• **Requirement a**
In the passage on Geoff Rodkey, copy the part that opens with the words containing "Rodkey's most recent" and closes with "middle grade readers.", swapping "novel" for "book".

• **Source document**
================================

American screenwriter and author

Geoff Rodkey (born September 9, 1970) is an American screenwriter and author.

Rodkey's most recent novel is the suburban-apocalypse comedy Lights Out in Lincolnwood. Previously, he co-wrote comedian Kevin Hart's 2021 debut middle grade novel Marcus Makes a Movie and the 2019 science fiction comedy We're Not From Here. In 2018, he collaborated with the Story Pirates arts education group on The Story Pirates Present: Stuck in the Stone Age, a novel bundled with a creative writing guide for middle graders. Prior to that, his four-book series The Tapper Twins began publication in 2015 with The Tapper Twins Go To War (With Each Other). His first novel was Deadweather and Sunrise, the first book in The Chronicles of Egg comedy/adventure series for middle grade readers.

================================

• **Recorded data**
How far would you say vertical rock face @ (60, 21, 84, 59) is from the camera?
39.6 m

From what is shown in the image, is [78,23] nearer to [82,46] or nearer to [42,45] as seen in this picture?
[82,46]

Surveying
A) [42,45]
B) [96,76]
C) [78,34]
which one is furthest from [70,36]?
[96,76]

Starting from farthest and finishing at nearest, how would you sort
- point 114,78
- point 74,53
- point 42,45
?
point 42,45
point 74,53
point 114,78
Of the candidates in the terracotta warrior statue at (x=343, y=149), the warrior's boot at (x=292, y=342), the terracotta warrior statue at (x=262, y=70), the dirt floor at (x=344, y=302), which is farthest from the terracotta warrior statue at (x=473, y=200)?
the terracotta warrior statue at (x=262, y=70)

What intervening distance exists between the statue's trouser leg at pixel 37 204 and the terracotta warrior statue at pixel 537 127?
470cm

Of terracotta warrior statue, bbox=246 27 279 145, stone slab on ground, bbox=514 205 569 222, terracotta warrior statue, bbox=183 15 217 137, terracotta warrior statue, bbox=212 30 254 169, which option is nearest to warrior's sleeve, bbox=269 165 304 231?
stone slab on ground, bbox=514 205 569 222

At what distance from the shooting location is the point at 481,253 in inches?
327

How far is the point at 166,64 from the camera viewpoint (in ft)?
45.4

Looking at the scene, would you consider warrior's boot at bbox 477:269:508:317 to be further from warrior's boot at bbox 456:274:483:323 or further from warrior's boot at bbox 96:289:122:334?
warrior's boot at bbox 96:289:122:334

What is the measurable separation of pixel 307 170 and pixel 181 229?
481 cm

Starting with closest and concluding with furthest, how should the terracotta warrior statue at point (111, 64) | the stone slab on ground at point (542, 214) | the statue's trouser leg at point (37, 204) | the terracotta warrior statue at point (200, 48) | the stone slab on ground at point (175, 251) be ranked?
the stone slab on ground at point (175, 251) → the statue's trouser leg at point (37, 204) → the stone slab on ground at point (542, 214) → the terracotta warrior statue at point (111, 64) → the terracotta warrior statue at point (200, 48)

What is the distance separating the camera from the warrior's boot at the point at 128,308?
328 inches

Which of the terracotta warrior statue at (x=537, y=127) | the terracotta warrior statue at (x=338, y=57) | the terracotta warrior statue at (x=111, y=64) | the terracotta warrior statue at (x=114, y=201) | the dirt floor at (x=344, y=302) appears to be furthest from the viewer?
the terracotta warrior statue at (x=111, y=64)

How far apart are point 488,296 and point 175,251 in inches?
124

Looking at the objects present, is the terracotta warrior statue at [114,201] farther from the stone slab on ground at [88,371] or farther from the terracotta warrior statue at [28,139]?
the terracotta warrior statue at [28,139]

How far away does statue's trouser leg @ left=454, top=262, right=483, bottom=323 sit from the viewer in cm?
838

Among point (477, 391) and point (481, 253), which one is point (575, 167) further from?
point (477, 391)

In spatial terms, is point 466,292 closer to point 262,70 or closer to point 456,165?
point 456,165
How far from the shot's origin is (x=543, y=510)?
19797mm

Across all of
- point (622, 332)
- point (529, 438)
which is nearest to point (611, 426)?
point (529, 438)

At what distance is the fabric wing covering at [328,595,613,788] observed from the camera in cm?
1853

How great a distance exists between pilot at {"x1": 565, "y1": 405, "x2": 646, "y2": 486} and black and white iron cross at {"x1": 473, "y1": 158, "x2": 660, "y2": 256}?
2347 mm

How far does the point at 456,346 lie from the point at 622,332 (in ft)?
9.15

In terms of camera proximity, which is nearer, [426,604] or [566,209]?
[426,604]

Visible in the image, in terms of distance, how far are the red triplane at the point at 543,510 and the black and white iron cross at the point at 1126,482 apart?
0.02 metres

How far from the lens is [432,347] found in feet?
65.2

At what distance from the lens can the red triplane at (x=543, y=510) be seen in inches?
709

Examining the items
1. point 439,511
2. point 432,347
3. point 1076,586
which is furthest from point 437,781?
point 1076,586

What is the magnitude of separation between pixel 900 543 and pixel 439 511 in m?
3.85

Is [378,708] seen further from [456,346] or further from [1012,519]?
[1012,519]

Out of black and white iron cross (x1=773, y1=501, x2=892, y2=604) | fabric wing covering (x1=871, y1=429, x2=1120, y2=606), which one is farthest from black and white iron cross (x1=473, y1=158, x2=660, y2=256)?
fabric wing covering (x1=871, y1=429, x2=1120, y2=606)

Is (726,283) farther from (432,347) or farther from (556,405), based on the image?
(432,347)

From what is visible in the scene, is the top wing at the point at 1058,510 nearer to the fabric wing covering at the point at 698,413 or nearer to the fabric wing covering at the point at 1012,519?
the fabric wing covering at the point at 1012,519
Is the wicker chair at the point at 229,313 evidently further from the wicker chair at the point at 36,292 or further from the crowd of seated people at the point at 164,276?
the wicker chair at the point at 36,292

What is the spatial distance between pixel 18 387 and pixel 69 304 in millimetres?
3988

================================

• **Requirement b**
Repeat the records exactly, from the line containing "From what is visible" through the end of the records.

• **Written answer a**
Rodkey's most recent book is the suburban-apocalypse comedy Lights Out in Lincolnwood. Previously, he co-wrote comedian Kevin Hart's 2021 debut middle grade book Marcus Makes a Movie and the 2019 science fiction comedy We're Not From Here. In 2018, he collaborated with the Story Pirates arts education group on The Story Pirates Present: Stuck in the Stone Age, a book bundled with a creative writing guide for middle graders. Prior to that, his four-book series The Tapper Twins began publication in 2015 with The Tapper Twins Go To War (With Each Other). His first book was Deadweather and Sunrise, the first book in The Chronicles of Egg comedy/adventure series for middle grade readers.

• **Written answer b**
From what is visible in the scene, is the top wing at the point at 1058,510 nearer to the fabric wing covering at the point at 698,413 or nearer to the fabric wing covering at the point at 1012,519?
the fabric wing covering at the point at 1012,519
Is the wicker chair at the point at 229,313 evidently further from the wicker chair at the point at 36,292 or further from the crowd of seated people at the point at 164,276?
the wicker chair at the point at 36,292

What is the spatial distance between pixel 18 387 and pixel 69 304 in millimetres?
3988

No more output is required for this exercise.